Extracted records
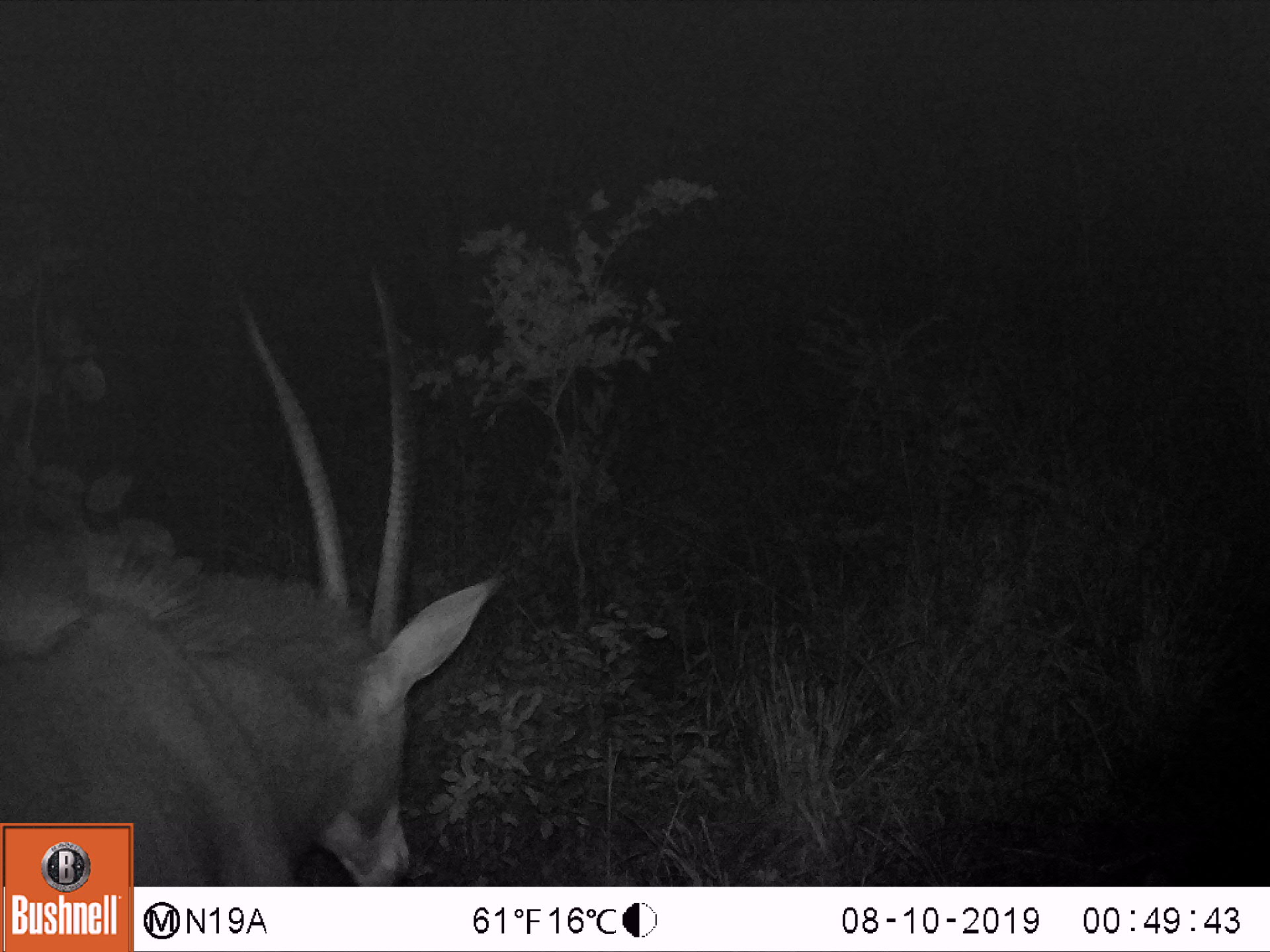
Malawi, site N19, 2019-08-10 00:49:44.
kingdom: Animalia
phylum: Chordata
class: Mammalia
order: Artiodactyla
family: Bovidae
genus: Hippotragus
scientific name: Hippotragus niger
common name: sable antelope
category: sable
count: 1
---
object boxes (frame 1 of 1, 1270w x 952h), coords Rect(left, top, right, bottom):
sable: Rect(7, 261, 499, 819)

### Work task
The copy you produce must repeat all the entries exactly and contain no pictures.

### Exercise answer
Malawi, site N19, 2019-08-10 00:49:44.
kingdom: Animalia
phylum: Chordata
class: Mammalia
order: Artiodactyla
family: Bovidae
genus: Hippotragus
scientific name: Hippotragus niger
common name: sable antelope
category: sable
count: 1
---
object boxes (frame 1 of 1, 1270w x 952h), coords Rect(left, top, right, bottom):
sable: Rect(7, 261, 499, 819)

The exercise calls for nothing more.